THINGS TO DO:
a – In the message about tcc bounds checking, what does __bound_malloc add to the size of an allocation?
b – Using the message about tcc bounds checking, explain why a false BAD_POINTER is raised when a string from argv[] is used.
c – Write the next part of the message about tcc bounds checking, picking up after its final sentence.

PROVIDED TEXT:
Le 2014-03-30 01:01, Domingo Alvarez Duarte a écrit :
Hello all !
I followed the code and could see that mixing strings malloced and
not
malloced by tcc is the reason for the test to fail on linux 32 bits.
Have you tried compiling with -b switch? There is still some bugs in
bound checking code.
On that particular case we are mixing a string from program argv[]
with the tcc bounds checking, the later expect all strings to have
been malloced by __bound_malloc that adds an extra byte to the size,
but the strings from program parameters argv[] seem to be allocated
without __bound_malloc and then the false BAD_POINTER is raised.
Who did this ?
Mmmh, that's me. There was bound checking when doing *argv and that
made the bound checking work in this case. But indeed, I didn't think
about when accessed as array. I fail to see how it could work before.
For objects defined in a different compilation unit, there is no way to
know if it will be compiled by tcc or not. So either you don't do any
bound checking for object not defined within the compilation unit you
are compiling, or you do it on all objects but it will fail for those
not compiled by tcc.

DATA EXTRACT:
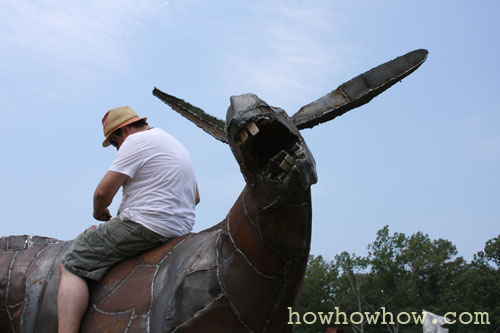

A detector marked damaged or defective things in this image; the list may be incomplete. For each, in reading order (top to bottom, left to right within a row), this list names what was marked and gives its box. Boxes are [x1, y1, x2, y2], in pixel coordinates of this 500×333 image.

rusty metal surface [0, 48, 430, 330]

ANSWERS BY TASK:
a – It adds an extra byte to the size.

b – The bounds checking expects every string to have been allocated by __bound_malloc, which adds an extra byte to the size. The argv[] strings appear to be allocated without __bound_malloc, so the check wrongly reports a BAD_POINTER.

c –
I was trying to make at least argv and arge work as they are probably
the most frequently encountered object comming from outside a program (I
assume usually people compile a whole program with tcc). To make it a
more general solution we could teach the bound checking code about all
the memory region used by libraries and tcc. If a pointer is in program
area, normal bound checking occurs, else if it's in a library area it
just returns without error and if outside it returns -2 like now. I'll
think about how to discover the mapping at runtime and see if I can
implement this for 0.9.27.
If we do the tests without compiled tcc by tcc it works fine, I
propose to move those tests to the compiled tcc instead of tcc
running
by other tcc.
Certainly not. a test is meant to fail when there is a problem. When
that is the case you fix the bug or declare the situation as not
supported. I prefer the former.
It sounds a bit crazy but if someone can come in to help clarify this
we can together solve this problem.
See above.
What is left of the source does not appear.